Erdoğan'ın en büyük eseri!

ANKA’nın Merkez Bankası ödemeler dengesi verilerinden yaptığı hesaplamaya göre AKP iktidarının 7 yılını kapsayan 2003-2009 döneminde yabancılar, Türkiye’deki doğrudan yatırımlarından elde ettikleri kârların 11 milyar 508 milyon doları ile borsa, devlet iç borçlanma senetleri gibi finansal araçlara yaptıkları portföy yatırımlarından kazandıkları 22 milyar 562 milyon doları yurt dışına transfer etti.
Böylece anılan dönemde Türkiye’de elde edilen kârların 34 milyar 70 milyon dolarlık bölümü ülkeden çıkarak, başka ekonomilere akmış oldu.
Türkiye’den yabancıların 25 yıllık dönemde yaptıkları kâr transferlerinin toplamı ise 49 milyar 967 milyon dolar düzeyine ulaştı.

* * *

“Babalar gibi satarım” lafıyla tarihe geçen Maliye Bakanı Kemal Unakıtan, 2007’nin Mayıs ayında “TMSF tarafından yapılan işlemler ve Ulaştırma Bakanlığının İstanbul, Ankara ve Antalya havaalanlarının yap-işlet-devret sözleşmeleri dahil edildiğinde, hükümetimiz döneminde gerçekleştirilen özelleştirme 40 milyar dolara ulaşmaktadır” açıklamasında bulunmuş, aralarında TÜPRAŞ, ERDEMİR, Türk Telekom gibi global ölçekte büyük kamu kuruluşlarının özelleştirilmesinin tamamlandığını hatırlatmıştı!
Tayyip Erdoğan da “40 milyar dolarlık özelleştirme yaptık” sözünü, bir başarı göstergesi olarak kullanmıştı.
Yerli yatırımcıların alımlarını çıkarırsak,
7 yıl içinde yabancıların özelleştirmeye yatırdıkları para ile Türkiye’de kazanıp yurt dışına çıkardıkları para aynı miktarda.
Bu durumda özelleştirme ne anlama
geliyor?
Yabancılar, yedi yıl içinde 34 milyar dolar yatırdı, Türkiye’nin bütün stratejik kuruluşlarının tapusunu üzerine aldı. Verdikleri parayı yedi yıl içinde kazandılar.

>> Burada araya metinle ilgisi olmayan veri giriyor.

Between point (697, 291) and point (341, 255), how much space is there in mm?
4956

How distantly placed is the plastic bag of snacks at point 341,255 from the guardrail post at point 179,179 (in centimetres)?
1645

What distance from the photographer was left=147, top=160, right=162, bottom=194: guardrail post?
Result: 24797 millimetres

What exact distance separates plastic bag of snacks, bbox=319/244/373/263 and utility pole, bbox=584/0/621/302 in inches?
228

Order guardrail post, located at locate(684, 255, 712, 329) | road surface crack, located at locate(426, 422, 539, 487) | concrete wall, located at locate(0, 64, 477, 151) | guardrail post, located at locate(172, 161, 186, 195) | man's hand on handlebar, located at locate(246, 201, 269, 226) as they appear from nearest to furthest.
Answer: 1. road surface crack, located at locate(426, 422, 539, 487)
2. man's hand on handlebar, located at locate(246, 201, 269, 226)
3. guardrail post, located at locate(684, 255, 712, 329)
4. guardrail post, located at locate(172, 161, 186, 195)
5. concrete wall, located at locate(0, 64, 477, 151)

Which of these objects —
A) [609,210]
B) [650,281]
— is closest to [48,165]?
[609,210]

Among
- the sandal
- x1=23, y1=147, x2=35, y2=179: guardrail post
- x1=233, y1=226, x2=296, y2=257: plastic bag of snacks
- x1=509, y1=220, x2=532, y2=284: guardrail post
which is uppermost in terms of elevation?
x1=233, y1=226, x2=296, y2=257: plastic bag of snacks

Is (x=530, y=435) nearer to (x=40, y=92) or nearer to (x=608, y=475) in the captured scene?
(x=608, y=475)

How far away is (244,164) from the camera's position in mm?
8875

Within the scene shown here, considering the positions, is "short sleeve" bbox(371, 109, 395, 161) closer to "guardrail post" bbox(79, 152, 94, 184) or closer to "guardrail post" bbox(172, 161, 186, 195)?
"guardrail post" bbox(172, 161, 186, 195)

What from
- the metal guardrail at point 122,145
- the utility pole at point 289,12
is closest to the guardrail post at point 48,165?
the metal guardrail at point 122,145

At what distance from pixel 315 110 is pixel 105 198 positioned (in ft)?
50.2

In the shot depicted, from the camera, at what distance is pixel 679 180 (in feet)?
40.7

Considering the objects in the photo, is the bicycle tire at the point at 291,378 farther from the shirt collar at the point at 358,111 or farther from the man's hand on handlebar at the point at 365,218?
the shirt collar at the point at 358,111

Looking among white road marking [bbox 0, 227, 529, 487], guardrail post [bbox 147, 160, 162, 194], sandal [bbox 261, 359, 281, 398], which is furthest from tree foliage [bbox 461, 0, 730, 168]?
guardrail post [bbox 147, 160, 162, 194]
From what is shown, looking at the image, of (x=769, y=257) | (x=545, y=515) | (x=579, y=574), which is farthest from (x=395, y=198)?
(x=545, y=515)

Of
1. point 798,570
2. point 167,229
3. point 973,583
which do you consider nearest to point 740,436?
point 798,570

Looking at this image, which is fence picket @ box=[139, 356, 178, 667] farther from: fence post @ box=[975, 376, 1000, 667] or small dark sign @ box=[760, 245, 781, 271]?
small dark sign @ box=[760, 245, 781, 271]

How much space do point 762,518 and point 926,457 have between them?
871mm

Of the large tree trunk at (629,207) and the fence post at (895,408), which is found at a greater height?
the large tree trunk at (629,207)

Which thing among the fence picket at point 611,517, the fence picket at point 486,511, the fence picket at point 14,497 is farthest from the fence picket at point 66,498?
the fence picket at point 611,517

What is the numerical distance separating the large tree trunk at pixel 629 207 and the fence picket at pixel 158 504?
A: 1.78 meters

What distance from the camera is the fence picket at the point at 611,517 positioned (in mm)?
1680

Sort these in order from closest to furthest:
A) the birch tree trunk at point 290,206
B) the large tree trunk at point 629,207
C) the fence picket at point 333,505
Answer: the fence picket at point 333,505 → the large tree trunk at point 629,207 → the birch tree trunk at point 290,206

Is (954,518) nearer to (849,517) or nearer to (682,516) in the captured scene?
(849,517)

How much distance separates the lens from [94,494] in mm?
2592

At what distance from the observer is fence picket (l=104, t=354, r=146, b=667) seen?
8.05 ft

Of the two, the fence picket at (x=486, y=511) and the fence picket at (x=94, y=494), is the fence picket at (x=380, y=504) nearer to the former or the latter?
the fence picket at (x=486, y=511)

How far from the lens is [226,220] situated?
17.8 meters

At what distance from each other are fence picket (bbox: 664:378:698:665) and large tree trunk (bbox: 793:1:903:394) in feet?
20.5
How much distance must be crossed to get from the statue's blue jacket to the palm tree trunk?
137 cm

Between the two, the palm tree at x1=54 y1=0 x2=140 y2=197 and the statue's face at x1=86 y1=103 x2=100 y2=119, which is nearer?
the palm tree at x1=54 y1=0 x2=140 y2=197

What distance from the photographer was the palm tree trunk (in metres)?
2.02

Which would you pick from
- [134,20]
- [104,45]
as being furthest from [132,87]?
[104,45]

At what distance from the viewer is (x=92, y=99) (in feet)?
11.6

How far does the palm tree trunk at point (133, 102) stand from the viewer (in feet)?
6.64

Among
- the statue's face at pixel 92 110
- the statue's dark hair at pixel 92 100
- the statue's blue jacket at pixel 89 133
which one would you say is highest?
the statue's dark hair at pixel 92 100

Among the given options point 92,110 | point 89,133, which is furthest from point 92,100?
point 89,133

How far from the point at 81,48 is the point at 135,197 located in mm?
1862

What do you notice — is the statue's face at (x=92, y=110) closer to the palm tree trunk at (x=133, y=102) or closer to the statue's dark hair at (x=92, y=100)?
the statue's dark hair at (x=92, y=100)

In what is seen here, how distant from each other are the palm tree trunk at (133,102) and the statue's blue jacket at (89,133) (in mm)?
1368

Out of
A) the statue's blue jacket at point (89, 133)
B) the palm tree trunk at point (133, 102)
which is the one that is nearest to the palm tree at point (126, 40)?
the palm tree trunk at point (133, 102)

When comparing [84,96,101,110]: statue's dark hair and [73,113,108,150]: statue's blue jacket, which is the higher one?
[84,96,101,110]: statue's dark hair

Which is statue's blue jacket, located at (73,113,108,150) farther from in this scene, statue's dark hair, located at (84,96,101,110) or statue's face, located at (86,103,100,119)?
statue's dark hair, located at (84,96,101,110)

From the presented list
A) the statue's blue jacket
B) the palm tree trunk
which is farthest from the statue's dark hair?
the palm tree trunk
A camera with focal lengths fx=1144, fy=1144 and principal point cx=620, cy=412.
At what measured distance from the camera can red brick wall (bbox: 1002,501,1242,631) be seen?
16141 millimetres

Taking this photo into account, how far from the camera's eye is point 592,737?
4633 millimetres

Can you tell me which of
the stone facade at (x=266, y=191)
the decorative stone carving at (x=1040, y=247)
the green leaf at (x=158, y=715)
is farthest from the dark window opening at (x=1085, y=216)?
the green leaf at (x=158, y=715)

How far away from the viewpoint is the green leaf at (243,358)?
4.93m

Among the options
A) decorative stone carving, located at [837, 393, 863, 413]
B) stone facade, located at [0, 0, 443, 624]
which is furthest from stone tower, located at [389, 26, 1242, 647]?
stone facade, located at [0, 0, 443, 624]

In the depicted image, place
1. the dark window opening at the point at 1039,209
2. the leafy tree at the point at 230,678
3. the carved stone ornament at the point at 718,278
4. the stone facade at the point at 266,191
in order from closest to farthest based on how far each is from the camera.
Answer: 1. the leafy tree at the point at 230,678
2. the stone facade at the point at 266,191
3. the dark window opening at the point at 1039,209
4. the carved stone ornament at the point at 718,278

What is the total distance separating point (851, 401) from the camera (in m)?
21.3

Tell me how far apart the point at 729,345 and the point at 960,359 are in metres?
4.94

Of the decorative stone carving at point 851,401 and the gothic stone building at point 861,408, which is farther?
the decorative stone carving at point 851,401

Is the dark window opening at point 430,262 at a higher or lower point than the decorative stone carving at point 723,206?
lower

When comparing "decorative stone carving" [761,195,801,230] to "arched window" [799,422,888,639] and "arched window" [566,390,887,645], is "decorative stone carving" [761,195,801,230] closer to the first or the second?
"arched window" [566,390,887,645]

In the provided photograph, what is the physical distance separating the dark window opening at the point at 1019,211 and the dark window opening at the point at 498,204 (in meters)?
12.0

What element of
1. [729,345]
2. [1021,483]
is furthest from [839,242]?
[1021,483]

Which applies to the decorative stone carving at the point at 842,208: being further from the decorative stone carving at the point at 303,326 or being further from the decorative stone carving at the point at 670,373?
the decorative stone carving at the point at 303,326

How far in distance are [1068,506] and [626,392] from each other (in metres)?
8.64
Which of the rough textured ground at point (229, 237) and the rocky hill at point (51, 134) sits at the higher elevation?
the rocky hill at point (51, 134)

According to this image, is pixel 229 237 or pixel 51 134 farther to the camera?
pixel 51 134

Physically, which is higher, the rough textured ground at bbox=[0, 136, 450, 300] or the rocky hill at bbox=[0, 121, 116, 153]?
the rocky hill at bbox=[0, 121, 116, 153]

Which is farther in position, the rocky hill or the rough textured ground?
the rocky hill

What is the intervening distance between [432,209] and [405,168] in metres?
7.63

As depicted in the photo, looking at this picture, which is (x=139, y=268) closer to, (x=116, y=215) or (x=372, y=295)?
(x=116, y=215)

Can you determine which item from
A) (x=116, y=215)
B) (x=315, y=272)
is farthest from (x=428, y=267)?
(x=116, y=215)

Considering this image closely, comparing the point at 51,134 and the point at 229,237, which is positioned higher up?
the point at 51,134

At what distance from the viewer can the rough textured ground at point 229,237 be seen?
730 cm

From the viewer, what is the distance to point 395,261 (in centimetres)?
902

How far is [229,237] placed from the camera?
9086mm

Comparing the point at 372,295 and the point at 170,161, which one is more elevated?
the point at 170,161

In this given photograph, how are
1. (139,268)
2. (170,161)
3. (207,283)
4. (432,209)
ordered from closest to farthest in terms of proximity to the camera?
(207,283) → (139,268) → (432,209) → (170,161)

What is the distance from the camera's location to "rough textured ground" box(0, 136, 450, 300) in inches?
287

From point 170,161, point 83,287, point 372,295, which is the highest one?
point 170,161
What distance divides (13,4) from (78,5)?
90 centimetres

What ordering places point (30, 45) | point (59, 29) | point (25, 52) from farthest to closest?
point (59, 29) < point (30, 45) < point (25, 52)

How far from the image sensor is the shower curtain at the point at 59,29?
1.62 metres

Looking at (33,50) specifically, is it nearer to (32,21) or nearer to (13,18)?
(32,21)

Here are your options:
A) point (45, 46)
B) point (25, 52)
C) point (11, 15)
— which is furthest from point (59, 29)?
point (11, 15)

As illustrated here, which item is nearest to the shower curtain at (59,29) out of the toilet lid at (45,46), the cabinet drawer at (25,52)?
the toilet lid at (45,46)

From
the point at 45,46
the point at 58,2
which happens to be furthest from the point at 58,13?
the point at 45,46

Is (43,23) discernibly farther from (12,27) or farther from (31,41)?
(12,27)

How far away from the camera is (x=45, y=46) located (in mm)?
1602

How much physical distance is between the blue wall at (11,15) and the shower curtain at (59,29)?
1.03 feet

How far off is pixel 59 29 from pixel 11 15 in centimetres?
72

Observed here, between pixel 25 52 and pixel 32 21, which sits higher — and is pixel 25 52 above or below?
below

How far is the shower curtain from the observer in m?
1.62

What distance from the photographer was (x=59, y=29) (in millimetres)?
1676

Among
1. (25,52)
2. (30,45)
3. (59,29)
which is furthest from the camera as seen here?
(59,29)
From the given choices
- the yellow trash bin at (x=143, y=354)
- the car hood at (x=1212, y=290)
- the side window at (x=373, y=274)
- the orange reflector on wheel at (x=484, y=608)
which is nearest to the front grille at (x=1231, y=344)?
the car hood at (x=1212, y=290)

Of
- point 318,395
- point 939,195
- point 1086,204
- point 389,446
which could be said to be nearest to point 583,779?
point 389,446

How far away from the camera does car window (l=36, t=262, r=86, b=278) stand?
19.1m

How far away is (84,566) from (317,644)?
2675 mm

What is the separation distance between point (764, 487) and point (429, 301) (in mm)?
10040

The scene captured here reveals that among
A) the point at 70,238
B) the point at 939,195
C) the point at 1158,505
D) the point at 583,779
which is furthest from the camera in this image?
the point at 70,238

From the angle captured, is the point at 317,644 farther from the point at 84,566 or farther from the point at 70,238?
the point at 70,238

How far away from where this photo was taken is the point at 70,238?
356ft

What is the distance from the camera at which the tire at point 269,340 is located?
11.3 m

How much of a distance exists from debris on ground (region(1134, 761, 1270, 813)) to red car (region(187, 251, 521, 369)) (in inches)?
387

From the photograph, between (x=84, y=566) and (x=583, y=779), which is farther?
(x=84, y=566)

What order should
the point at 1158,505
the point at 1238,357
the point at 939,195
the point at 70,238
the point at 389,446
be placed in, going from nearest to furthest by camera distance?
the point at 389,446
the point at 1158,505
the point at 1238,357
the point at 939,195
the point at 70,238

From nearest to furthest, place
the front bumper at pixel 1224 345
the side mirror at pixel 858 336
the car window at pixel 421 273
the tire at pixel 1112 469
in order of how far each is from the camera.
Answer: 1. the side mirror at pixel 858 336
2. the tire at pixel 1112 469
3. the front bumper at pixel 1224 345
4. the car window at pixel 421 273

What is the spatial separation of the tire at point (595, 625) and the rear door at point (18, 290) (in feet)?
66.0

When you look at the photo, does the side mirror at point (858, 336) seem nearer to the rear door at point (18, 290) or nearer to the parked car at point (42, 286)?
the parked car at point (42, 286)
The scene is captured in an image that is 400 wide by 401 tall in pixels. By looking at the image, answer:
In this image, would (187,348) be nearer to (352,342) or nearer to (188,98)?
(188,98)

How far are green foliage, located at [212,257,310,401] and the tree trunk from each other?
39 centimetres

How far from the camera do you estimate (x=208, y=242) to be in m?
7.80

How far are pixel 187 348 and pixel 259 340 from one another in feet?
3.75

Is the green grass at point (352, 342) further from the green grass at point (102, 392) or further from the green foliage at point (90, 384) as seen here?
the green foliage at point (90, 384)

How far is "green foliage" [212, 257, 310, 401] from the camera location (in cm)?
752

Yedi yılın sonunda, Türkiye’nin elinde hiçbir stratejik kuruluş kalmadığı gibi bu şirketlerin kârları da yurt dışına aktı.
İşte Tayyip Erdoğan hükümetlerinin en büyük eseri budur.


-----------------------

Atalay, niçin kişisel açıklama yapmadı?
Diyarbakır eski milletvekili Hatip Dicle, kapatılan DTP’nin Genel Başkanı Ahmet Türk’ün 15 Ekim 2009’da İçişleri Bakanı Beşir Atalay ile görüştüğünü söylemiş ve bu görüşmede Bakan Atalay’ın “Müsteşarımı Diyarbakır’a gönderdim. Hâkim ve savcılar ayarlandı, gelen PKK’lılar geldikleri gibi geçecekler” dediğini iddia etmişti.
İçişleri Bakanı Beşir Atalay, bu konuda kişisel açıklama yapmak yerine kurumsal açıklama yaptırmayı tercih etti.
İçişleri Bakanlığı açıklamasında, “Atalay’ın Ahmet Türk’e söylediği iddia edilen ifadeler gerçek dışıdır. İç güvenlikten sorumlu bir Bakanlık olarak, İçişleri Bakanı Beşir Atalay, Bakanlık Müsteşarı Osman Güneş’i iller arasında güvenlikle ilgili koordinasyonu sağlamak üzere görevlendirmiştir. Türkiye Cumhuriyeti bir Hukuk Devletidir. Giriş yapanlarla ilgili tüm işlemler bağımsız yargı organlarının görev ve yetkileri dahilinde ve hukuki çerçevede gerçekleşmiştir. Bu konuda Bakanlığımızın bir müdahalesi olmadığı gibi, söz konusu da olamaz” denildi.
CHP Genel Başkanı Deniz Baykal bu açıklamayı yeterli görmemiş olacak ki konuyla ilgili olarak Başbakan ve İçişleri Bakanı hakkında gensoru önergesi vereceklerini bildirdi.
Atalay, bu konuda kamuoyuna bizzat açıklama yapmalıdır.